Btw, the Mozilla folks realized this already

[1] Although it was easy to see why .NET supported the Code Access Security (CAS) in .NET 1.0, there was no real use for it. With Longhorn/Avalon/XAML it becomes obvious why it was implemented.

Planning for the future

Although some of the discussion has centered around using a native toolkit like Gtk+/XUL to build a competitor that would have ISV sex-appeal, this is not a good foundation as it wont give us Web-like deployment (we need a stack that can be secured to run untrusted applications, and we need to be able to verify the code that is downloaded, which leaves us with Java or .NET).

The time is short, Microsoft will ship Avalon in 2-3 years, and they got a preview of the technology out.

I see two possible options:

  • Implement Avalon/XAML and ship it with Linux (with Mono).
  • Come up with our own, competitive stack.

I think someone will eventually implement Avalon (with or without the assistance of the Mono team), its just something that developers enjoy doing.

If we choose to go in our own direction, there are certain strengths in open source that we should employ to get to market quickly: requirements, design guidelines, key people who could contribute, compatibility requirements and deployment platforms.

We have been referring internally at Novell to the later approach as the Salvador platform (after a long debate about whether it should be called MiggyLon or Natalon).
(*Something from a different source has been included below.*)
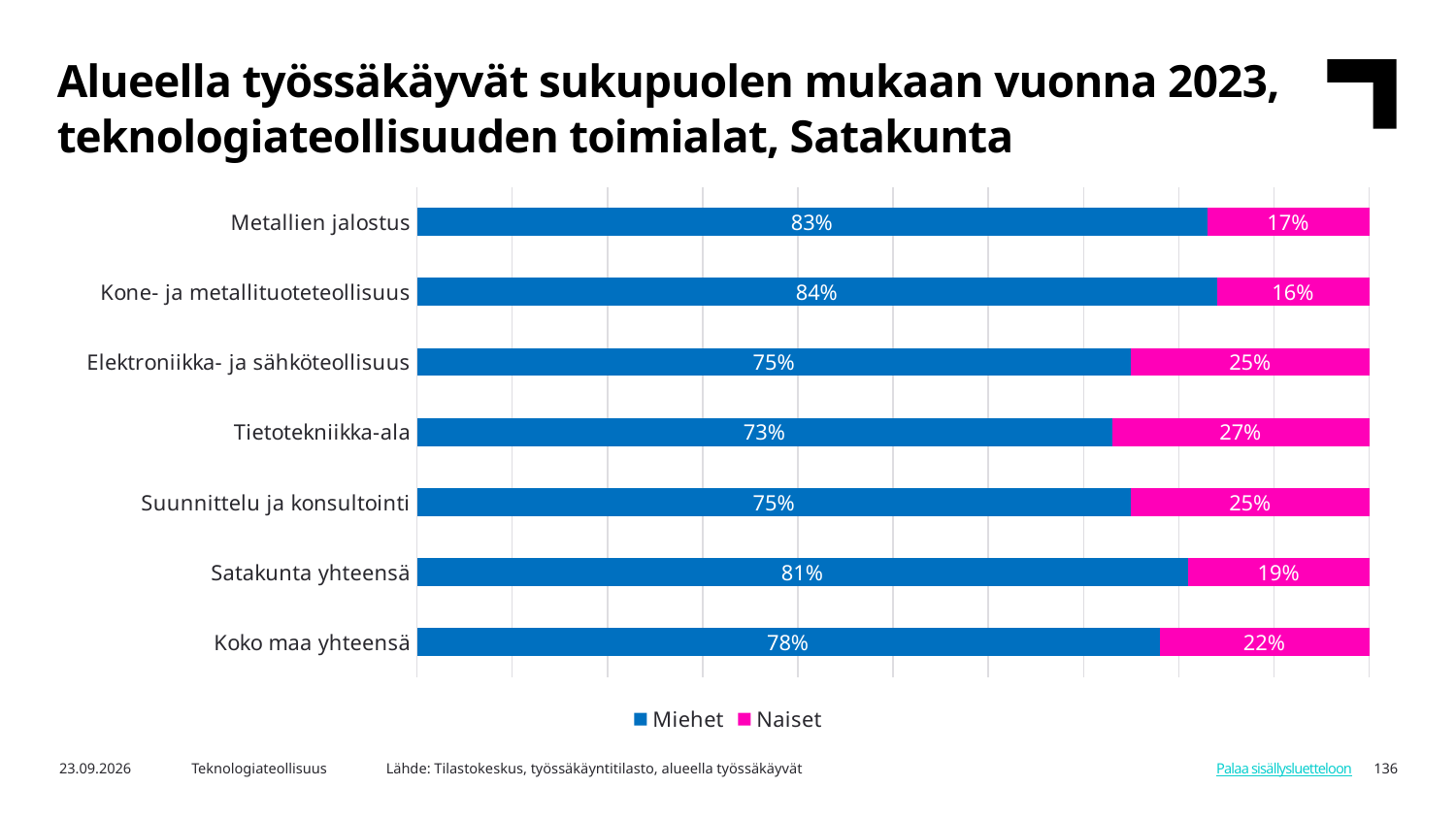
Which category has the highest Miehet share? Kone- ja metallituoteteollisuus How many series does the legend list? 2 Which category has the highest Naiset share? Tietotekniikka-ala Which category has the lowest Miehet share? Tietotekniikka-ala What is the Miehet share for Metallien jalostus? 83% What is the Naiset share for Koko maa yhteensä? 22% What is the Naiset share for Tietotekniikka-ala? 27% How many categories are shown on the chart? 7 What is the Miehet share for Satakunta yhteensä? 81% Which is larger, the Miehet share for Metallien jalostus or for Elektroniikka- ja sähköteollisuus? Metallien jalostus What is the difference in Naiset share between Koko maa yhteensä and Satakunta yhteensä? 3 percentage points What kind of chart is shown on the slide? Stacked bar chart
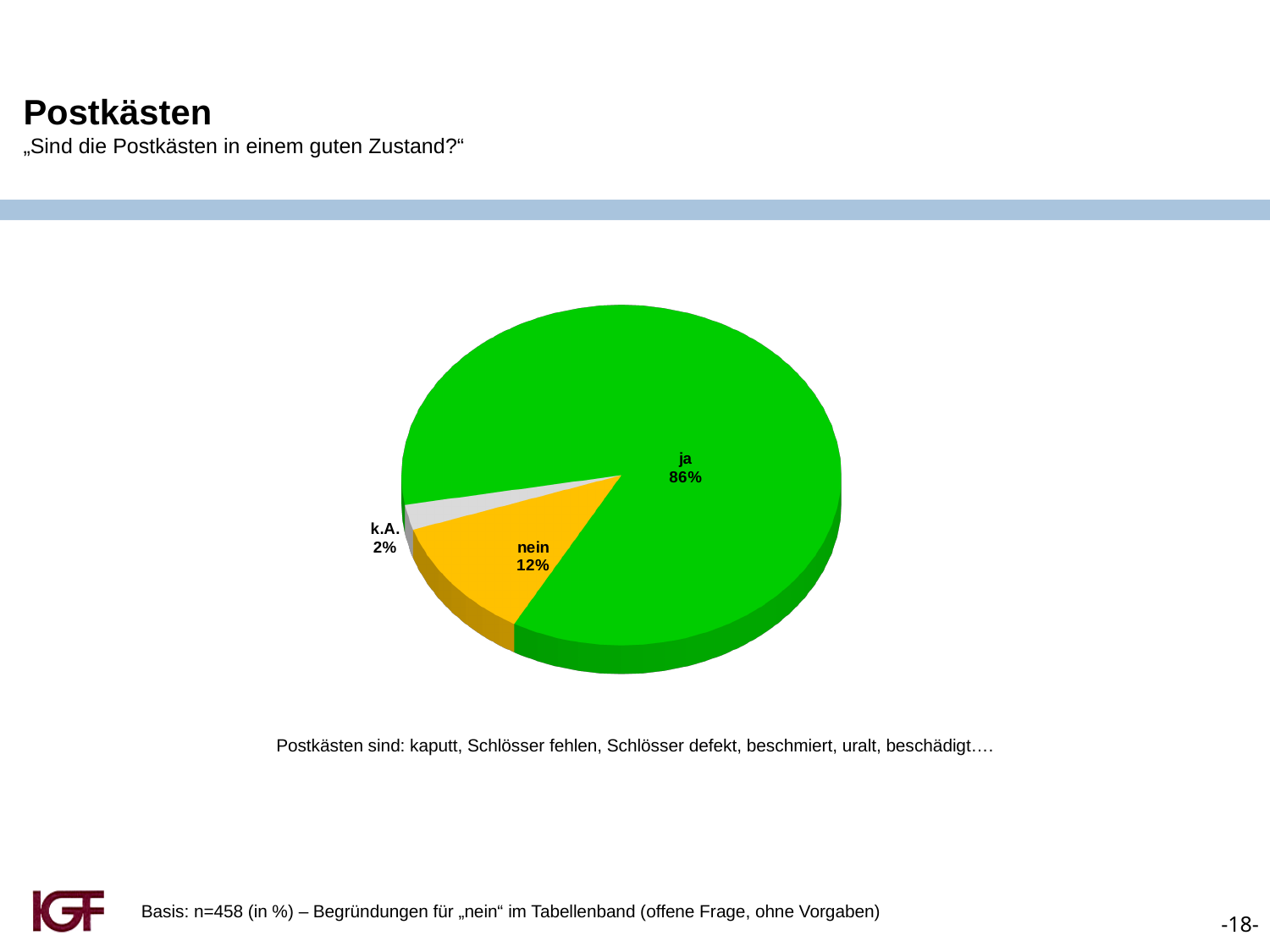
Which slice of the pie is the smallest? k.A. What is the sample size (n) stated at the bottom of the slide? n=458 What is the combined share of "nein" and "k.A."? 14% Which slice of the pie is the largest? ja What colour is the "ja" slice? green What percentage of respondents answered "ja"? 86% What percentage of respondents answered "nein"? 12% What kind of chart is shown on the slide? pie chart What is the difference in percentage points between "ja" and "nein"? 74 Which is larger, the share for "nein" or the share for "k.A."? nein What percentage is shown for "k.A."? 2% How many slices does the pie chart have? 3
We do not know if and when we would staff such an effort but its on the radar.

The patent issue

Are there patents in Avalon? It is likely that Microsoft will try to get some patents on it, but so far there are little or no new inventions on Avalon:

  • Canvas graphics, persistent objects (Tk Canvas, Gnome Canvas)
  • With AA/vector-based graphics (Gnome AA Canvas)
  • With animation (Nautilus Andy-branch Canvas items)
  • With Vector graphics (Gnome Print, librsvg)
  • With A 2D graphics model (PDF, Libart, Cairo)
  • With Web-like-Deployment security (SecureTcl, Tcl Plugin, Java)
  • XAML has been done before (Glade, Qt designer), but am not sure that XAML is the best "authoring" model yet. The power lies in their deployment power.